Mrs. Graffino smiled. “I know, but we’re still required to condemn it.”
“How about friends.”
“Roy’s? Or Mary’s?”
“Either.”
“I can give you class lists,” she said.
“Two years on either side?”
“‘Eighty-seven through ’ninety-one? Are you going to harass these people?”
“No. I’m just going to ask them pleasantly about Mary and Roy.”

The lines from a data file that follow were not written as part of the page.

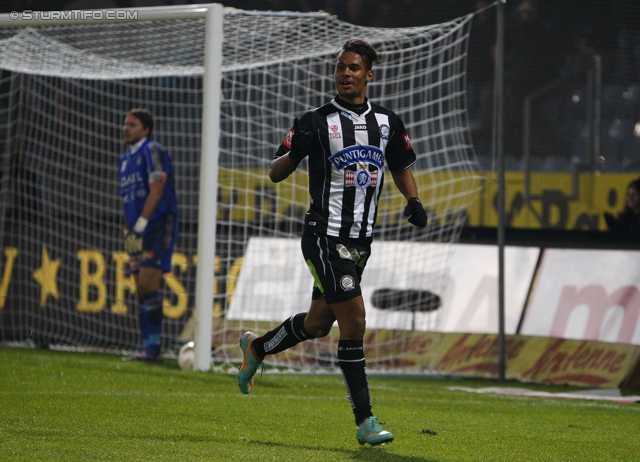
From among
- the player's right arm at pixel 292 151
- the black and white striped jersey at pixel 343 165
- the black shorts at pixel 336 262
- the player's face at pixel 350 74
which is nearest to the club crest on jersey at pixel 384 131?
the black and white striped jersey at pixel 343 165

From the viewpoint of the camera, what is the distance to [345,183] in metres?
4.50

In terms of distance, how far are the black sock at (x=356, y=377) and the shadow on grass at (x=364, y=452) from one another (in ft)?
0.48

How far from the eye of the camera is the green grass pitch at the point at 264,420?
3.99m

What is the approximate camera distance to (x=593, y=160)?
11609 millimetres

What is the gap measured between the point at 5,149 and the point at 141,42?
224cm

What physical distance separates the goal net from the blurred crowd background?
1705 mm

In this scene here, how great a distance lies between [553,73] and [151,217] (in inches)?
261

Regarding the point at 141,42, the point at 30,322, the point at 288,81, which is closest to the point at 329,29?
the point at 288,81

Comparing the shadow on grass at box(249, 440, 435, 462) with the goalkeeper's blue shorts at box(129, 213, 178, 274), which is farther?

“And you’re trying to clear Mary of a murder charge?”
“Yes.”
“And you are working for a law firm?”
“Yes. Cone Oakes.”
“Is there someone I could call?”
“Sure.” I gave her Rita Fiore’s number.
She said, “Excuse me,” called it and talked with Rita and hung up.
“I needed to be sure,” she said.
She got up and went around to her office door and spoke to the secretary. Then she came back and sat.
“It’ll only be a minute,” she said. “Computers, you know, they’ve revolutionized record-keeping.”
“I’m going to get one soon,” I said.
“They’re here to stay,” she said.
Her phone rang. She excused herself again and answered. While she talked I thought how schools always felt like schools when you went in them. Even full grown and far removed, when I went in one I felt the old hostility again. While Mrs. Graffino spoke on the phone, the secretary came in with several pages of printout and put them on Mrs. Graffino’s desk. She mouthed “thank you” to the secretary, pushed the printouts toward me, and nodded. I picked them up. Another list. About 1,200 names long. We never sleep.